FROM arm64v8/node:14-bullseye-slim AS builder
# Set working directory
WORKDIR /usr/src/app

# Copy project files to working dir
COPY . .

# npm install.
RUN npm install

# build the application
RUN npm run build

# nginx state for serving content
FROM arm64v8/nginx:1.21.6-alpine# Set working directory to nginx asset directory
WORKDIR /usr/share/nginx/html

# Remove default nginx static assets
RUN rm -rf ./*

# copy the build output to replace the default nginx contents
COPY ./nginx.conf /etc/nginx/conf.d/default.conf

# Copy static assets from builder stage
COPY --from=builder /usr/src/app/build /usr/share/nginx/html

# Containers run nginx with global directives and daemon off
ENTRYPOINT ["nginx", "-g", "daemon off;"]
EXPOSE 80
STOPSIGNAL SIGTERM

Since the front-end needs to consume the REST webservices, we need to tell nginx where to reverse-proxy the api calls to. Note that you will need to modify this file with your server ip address to work but I will explain all that in the next section again. Let's look at the nginx.conf file that is referenced by the dashboard Dockerfile

server {
	listen 80;  				# serve the webserver on port 80
	server_name localhost;
	access_log /var/log/nginx/host.access.log main;

	# this is where the you put your compiled html
	# this is the root for the webserver where the index.html will be served from
	location / {
		root /usr/share/nginx/html;
		index index.html index.htm;
	}

	# this is the reverse proxy for the user endpoint
	# note the port # 5500 which is which is what we used in the 
	# docker run -d -p 5500:80 command.
	location /api/users {
		proxy_pass http://192.168.1.69:5500;
	}

	# this is the reverse proxy for the user endpoint
	# note the port # 5501 which is which is what we used in the 
	# docker run -d -p 5501:80 command.
	location /api/product {
		proxy_pass http://192.168.1.69:5501;
	}
}

6. Save docker images for distribution [2 options]

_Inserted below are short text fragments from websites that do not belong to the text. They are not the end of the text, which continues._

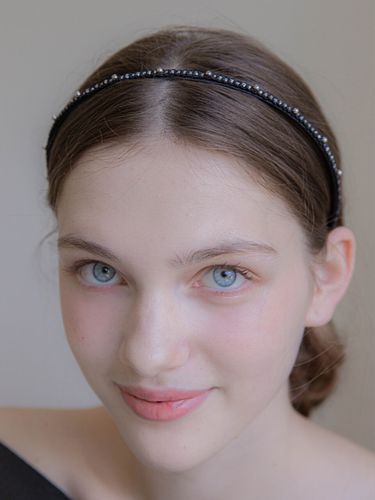 Star Ball Hairband - Jean Paul Clarisse - Modalova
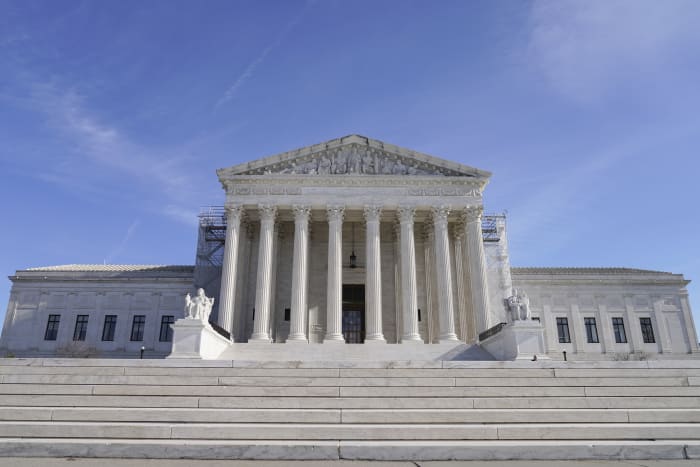 The Supreme Court declines to step into the fight over bathrooms for transgender students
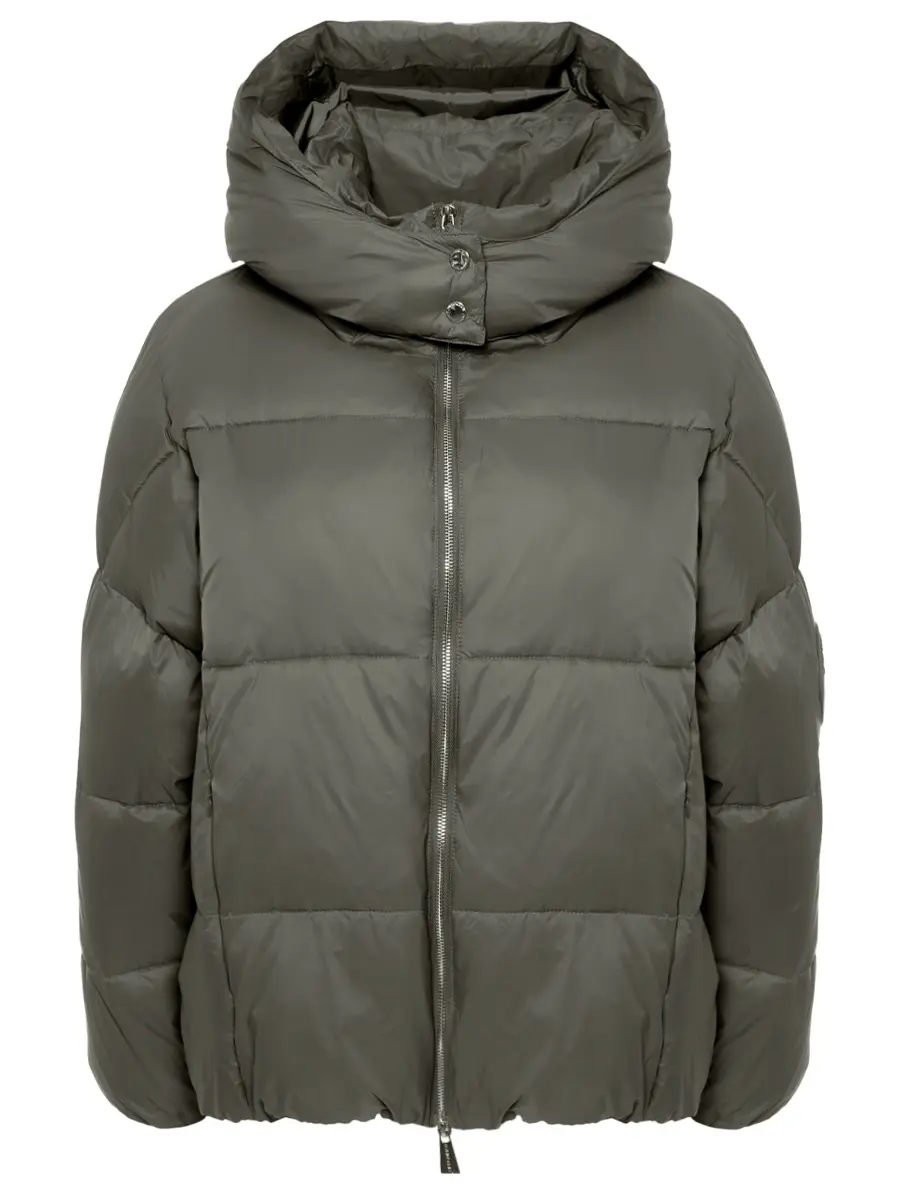 Куртка стеганая HINNOMINATE HMABW01922 Серый 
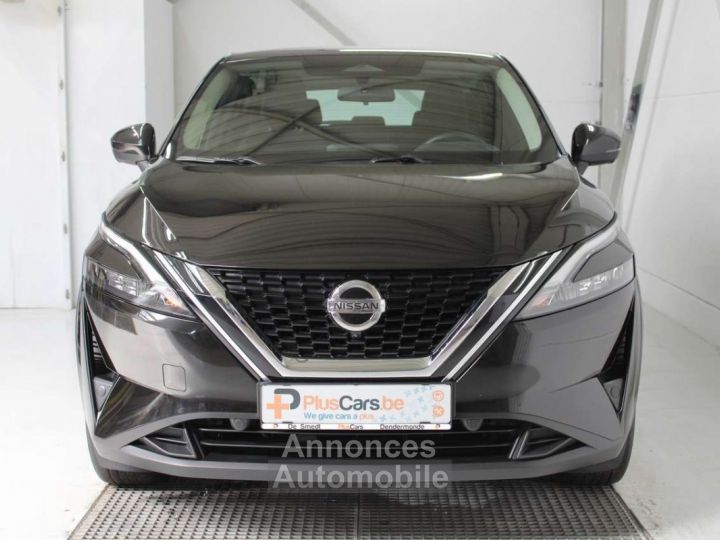 Nissan Qashqai 1.3 DIG-T MHEV Business Edition ~ TopDeal Stock - 2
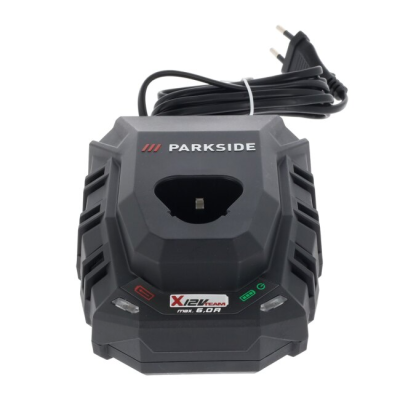 CHARGEUR PLGK 12 6.0 A1 PARKSIDE - REF: 80001397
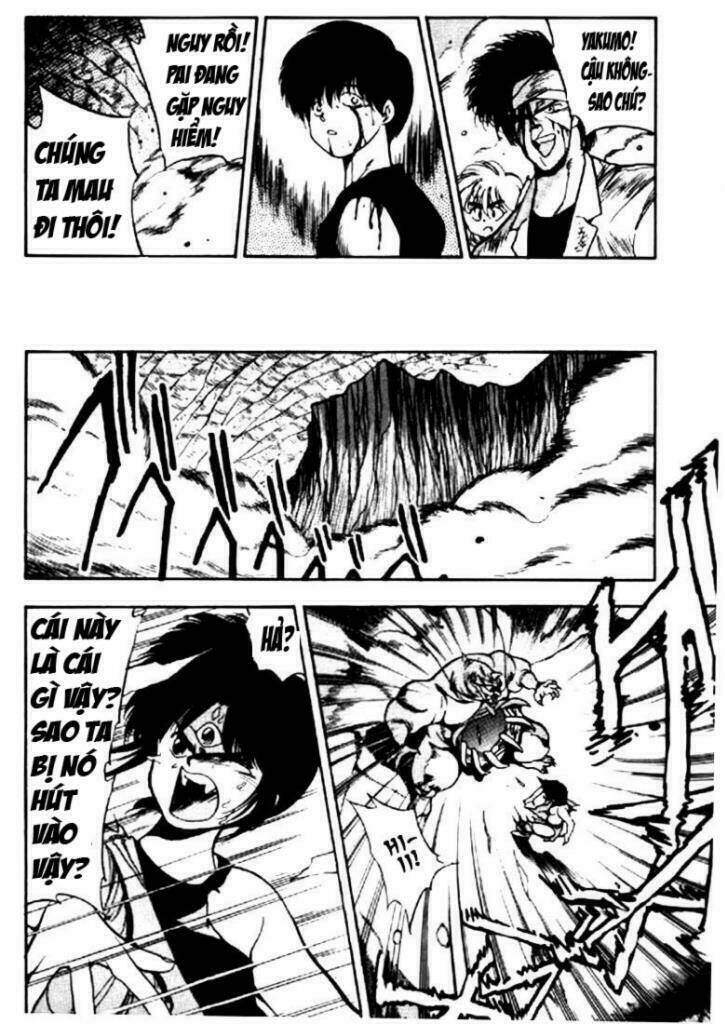 3x3 eyes chapter 50 13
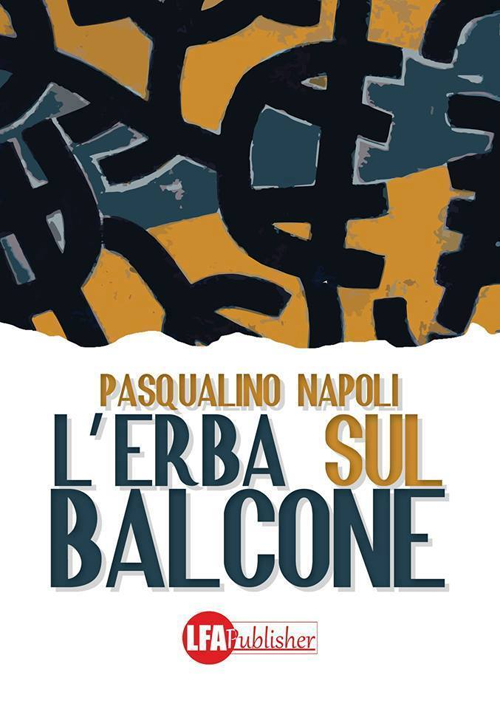 L'erba sul balcone L'erba sul balcone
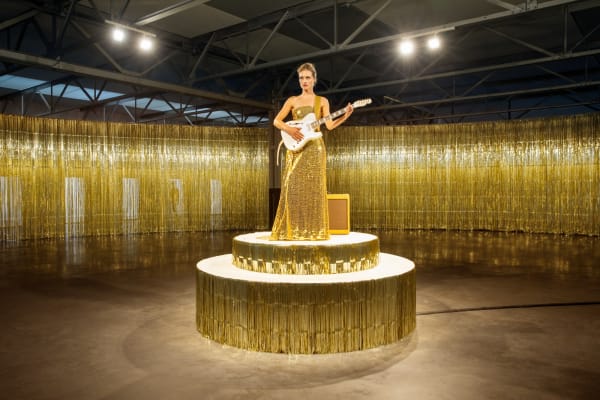Ragnar Kjartansson: Time Changes Everything, De Pont Museum, Tilburg, Netherlands, 2022. Photos by Eddo Hartmann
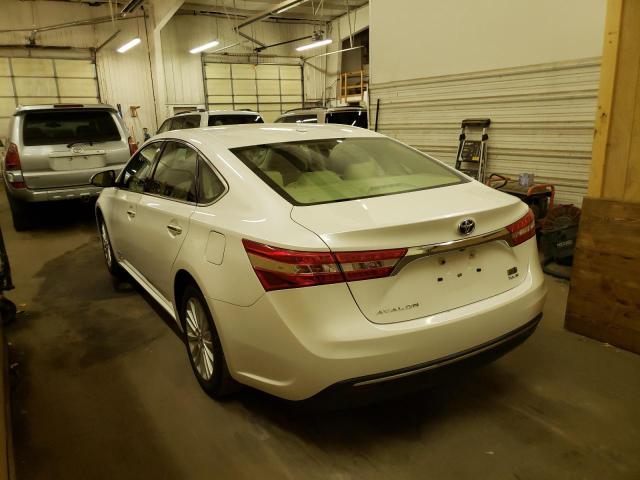 Photo 3 from auction – 2015 TOYOTA AVALON HYB with VIN 4T1BD1EB2FU046102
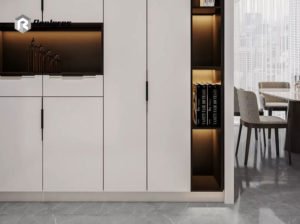 Large Scale Porcelain Tile Stimulate N Kinds Of Imagination Of Urban Life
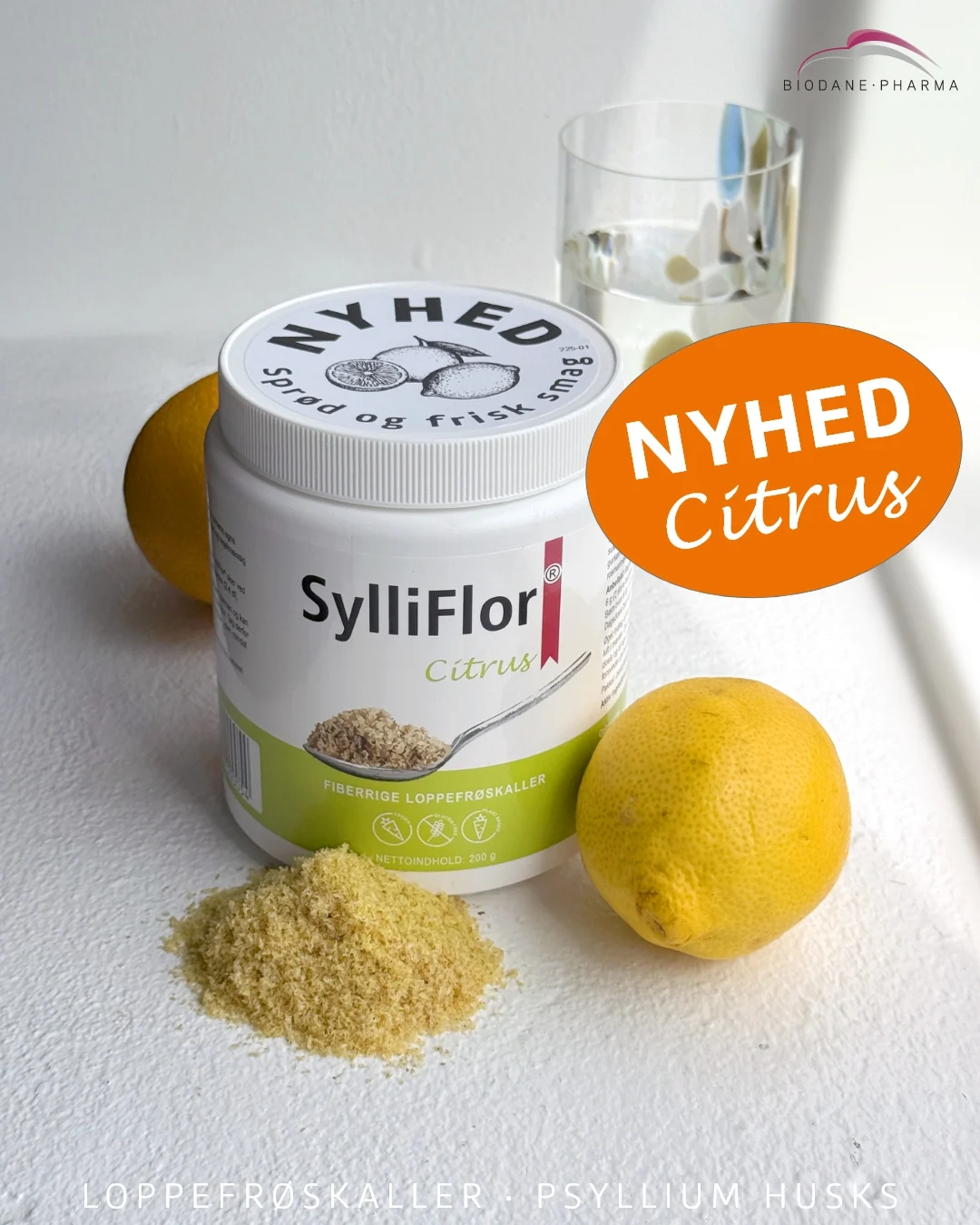 SylliFlor Citrus Uglecare SylliFlor Citrus - Billede 5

Option 1 is to save an image based on the created container

# save the container into a tar file that can be transmitted.
docker save [container-id] > myImage.tar

# The tar file can then be reloaded into another target device.
# the tar file will be loaded into a docker image that can be used.
docker load < myImage.tar

Option 2 is to use docker hub which is the direction I chose.

• Create an account on hub.docker.com
• In this example, I created 4 repositories.
  • wickedcool/hello-microservices-dashboard
  • wickedcool/hello-microservices-authapi
  • wickedcool/hello-microservices-productapi
  • wickedcool/hello-microservices-mongo

# On the Pi, I pushed the docker images to the repository.
	
# for convenience, I installed the nano editor in the product-api and user-api containers prior to creating the docker image.
docker exec -it [container-id] bash
apt update
apt install nano
exit # go back to the pi shell
	
# login to docker on the Pi.
docker login 
	
# save the docker container into an image and name it exactly as what you named in the docker hub repo.
docker commit [containerId] wickedcool/microservices-mongo:initial
	
# check to see that this new image is created.
docker images 
	
# push the image up to the repository.
docker push wickedcool/microservices-mongo:initial
	
# to use this image on the repository on another device.
docker pull wickedcool/microservices-mongo:initial.

# repeat for the other user-api, product-api and dashboard containers/images

Thanks for reading and I hope this gives you a high-level view of how to use Docker as microservices.